I wouldn't be surprised to see Marshall reach 1,000 yards yet again in his first year with the Giants. I'm not saying he'll lead the team in receptions or yards this season, but I suspect he will become Eli Manning's favorite target at times. Marshall only has been a part of three winning seasons over the years, and his teams have had a combined record of 83-93. Given the relative discount he signed for (two years, $12 million), Marshall is clearly motivated to break through that postseason wall.
Jeffery has been a 50-catch, 800-yard receiver for the last two seasons. He can double those numbers, given good health. We all know he has the ability to be that guy -- Jeffery had back-to-back 1,000-yard seasons in 2013 and '14 -- and it could certainly come together again with Carson Wentz in Philly. Jeffery will be the No. 1 target the Eagles have been looking for over the last few years. The fact that Jeffery apparently turned down a multi-year deal for a one-year contract tells me a lot. He showed me that he's hungry and ready to produce right now after an occasionally tumultuous Chicago tenure that included multiple injuries and a four-game suspension in 2016. A successful performance in his first season in Philly -- providing consistent play and around 1,250 receiving yards -- would set him up to be one of the highest-paid receivers next offseason.

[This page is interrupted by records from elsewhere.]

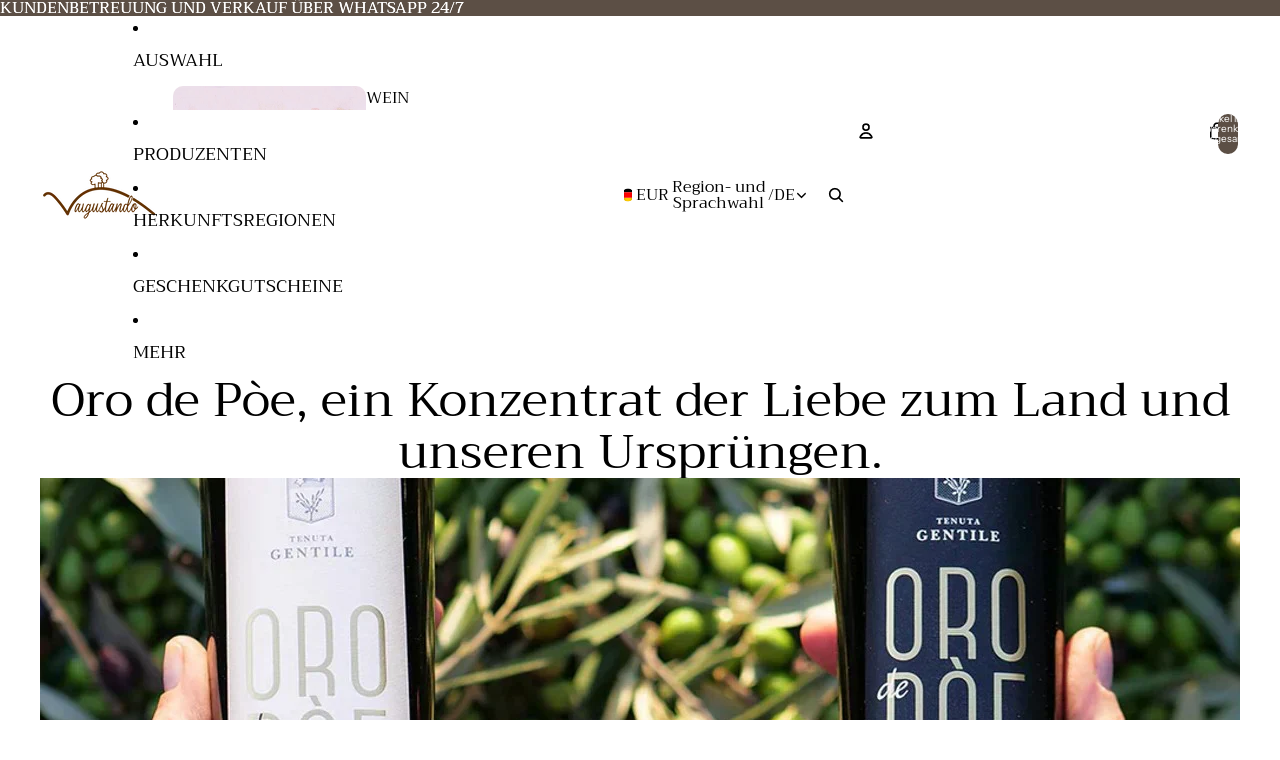

--- FILE ---
content_type: application/javascript; charset=utf-8
request_url: https://cs.iubenda.com/cookie-solution/confs/js/66409137.js
body_size: -242
content:
_iub.csRC = { consentDatabasePublicKey: '7AE3UOwsTly6zIZIHR5snArxlb6pHsxq', showBranding: false, publicId: 'b42db306-6db6-11ee-8bfc-5ad8d8c564c0', floatingGroup: false };
_iub.csEnabled = true;
_iub.csPurposes = [1,3,2,4,5];
_iub.cpUpd = 1756367126;
_iub.csT = 0.025;
_iub.googleConsentModeV2 = true;
_iub.totalNumberOfProviders = 10;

Jackson is known for his explosive plays, and last year was no different. He notched his fifth 1,000-yard receiving campaign and had a league-leading per-catch mark of 17.9 yards with Washington. Jackson, who is entering his 10th NFL season, will be a great complement to Mike Evans in Tampa. With Evans controlling the middle of the field, Jackson will be a threat in post, go and dig routes. Teams must double-team Evans because we know what he is capable of, leaving defenders to pick their poison.
Jackson is worth every dime of his three-year, $33.5 million contract. Some might disagree, but Jackson was underused and underappreciated in Washington and still had over 1,000 receiving yards in 2016. He's going to be even more valuable in the Bucs' passing game.
Cooks topped 1,100 receiving yards in each of his past two seasons in New Orleans. Now in New England via trade, he's going to add some flare to Tom Brady's arsenal, lining up alongside Julian Edelman and Rob Gronkowski. Brady also has Dwayne Allen, Chris Hogan, Malcolm Mitchell, Danny Amendola, James White and Dion Lewis at his disposal. How are opponents going to defend this offense? They aren't. In a perfect world, Cooks, Edelman and Gronk would all be double-teamed. But there can't be 20 defenders on the field, so Cooks is going to keep cooking.
Still, there have been just three 1,000-yard seasons by wide receivers in the past five years in New England (Wes Welker in 2012 and Edelman in 2013 and 2016), and players rarely put up crazy numbers after joining the Patriots. That's why Cooks is No. 5 on this list. Cooks will be productive, but he's not likely to stand out statistically, just because there are so many other weapons on this team.